--- Passage for review ---
One example of a mobile robot based on the subsumption architecture was programmed by Maes to learn how to walk (Maes90). The algorithm was similar to the one previously described by Maes (and the one implemented in my SMVS thesis, Johnson91) with the addition of simple statistically based learning. In the chosen domain (hexapod walking), the algorithm proved appropriate and accomplished its goal, although it is unclear how well it scales or transfers to other domains.
Maes' early work on reflective systems (Maes87), coupled with work by Malone et.al. concerning the economics of computational systems (Malone88), is especially relevant when considering how to build systems that can modify purposefully modify themselves based on a notion of the computational milieu they are embedded in.
The work by Bates and his students on the Oz project at Carnegie-Mellon (Bates91) concerns similar topics addressed in this dissertation, although their approach is wildly different. Their work emphasizes the "broad but shallow" capabilities of their agents, but they say very little about how they plan to wed the interesting AI capabilities they have been developing with computer graphic systems. Their Woggles system is engaging, but their interest seems to lie in using it as a litmus test to show that they are on the right track rather than as any sort of framework to modify and improve the characters. The work discussed and implemented for this dissertation is intimately concerned with the process of creating characters; while their work focuses on the artifact of their particular creatures. I argue in this dissertation that this is an important difference in approach, especially if we are to learn from our experience and expand our character construction abilities.
--- Source material ---
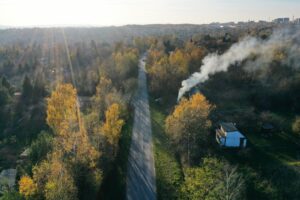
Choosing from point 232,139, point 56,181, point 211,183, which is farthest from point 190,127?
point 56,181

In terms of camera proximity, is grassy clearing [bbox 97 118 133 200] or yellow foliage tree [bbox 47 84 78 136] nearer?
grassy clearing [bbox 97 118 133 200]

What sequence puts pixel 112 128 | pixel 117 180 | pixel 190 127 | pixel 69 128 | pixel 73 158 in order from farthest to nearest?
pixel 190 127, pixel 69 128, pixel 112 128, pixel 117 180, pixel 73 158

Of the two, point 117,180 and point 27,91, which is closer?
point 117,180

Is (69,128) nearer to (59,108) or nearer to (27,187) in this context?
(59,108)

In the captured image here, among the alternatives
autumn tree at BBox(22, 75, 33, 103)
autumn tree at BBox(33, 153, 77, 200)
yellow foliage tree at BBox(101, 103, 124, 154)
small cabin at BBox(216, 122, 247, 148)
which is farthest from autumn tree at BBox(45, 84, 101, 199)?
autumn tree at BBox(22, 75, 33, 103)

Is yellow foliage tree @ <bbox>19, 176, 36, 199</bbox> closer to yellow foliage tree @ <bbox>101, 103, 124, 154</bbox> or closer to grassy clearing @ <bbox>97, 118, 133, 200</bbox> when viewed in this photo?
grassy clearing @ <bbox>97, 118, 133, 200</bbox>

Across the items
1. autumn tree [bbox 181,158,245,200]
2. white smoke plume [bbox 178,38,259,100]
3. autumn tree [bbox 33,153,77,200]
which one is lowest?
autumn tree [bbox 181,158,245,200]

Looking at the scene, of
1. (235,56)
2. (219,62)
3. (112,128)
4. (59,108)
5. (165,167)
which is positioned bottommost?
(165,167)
---
--- Source material ---
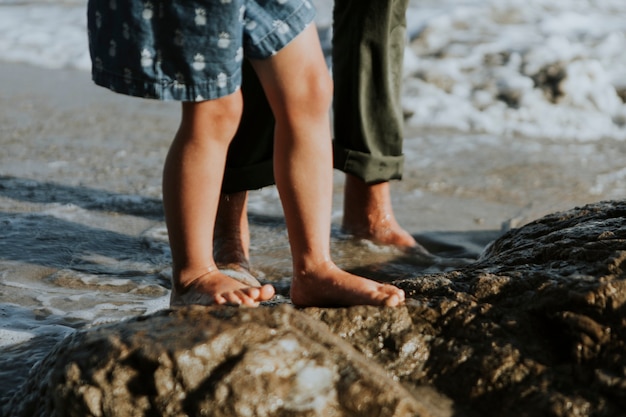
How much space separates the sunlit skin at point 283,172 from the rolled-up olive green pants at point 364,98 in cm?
---
--- Source material ---
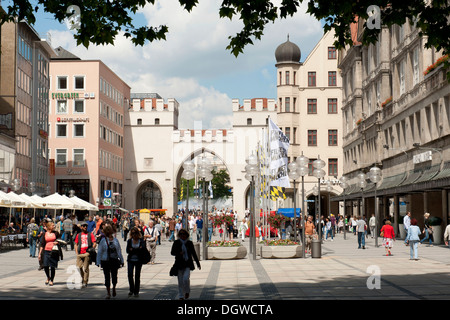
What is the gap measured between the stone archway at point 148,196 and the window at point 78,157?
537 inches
---
> _What you should do_
Continue the dissertation passage on related work in behavior-based agents and character construction, starting after its last sentence.

> _Final answer_
Blumberg's recent work on Hamsterdam (Blumberg94), on the other hand, is an excellent example of a successful marriage of ethologically inspired AI control systems hooked up to a sophisticated real-time graphics system. Blumberg emphasizes the ethological basis for his planner, and is concerned with building animal-like creatures that can be interacted with in real-time. In contrast, the work being proposed here is more concerned with iteratively building up scalable behaviors that are not necessarily wedded to real-time systems, but can adapt themselves at run-time to the computational capabilities of computing environment they find themselves in. Also, this work is more concerned with the general question of building virtual actors, whose internal mechanisms may or may not have a basis in ethology.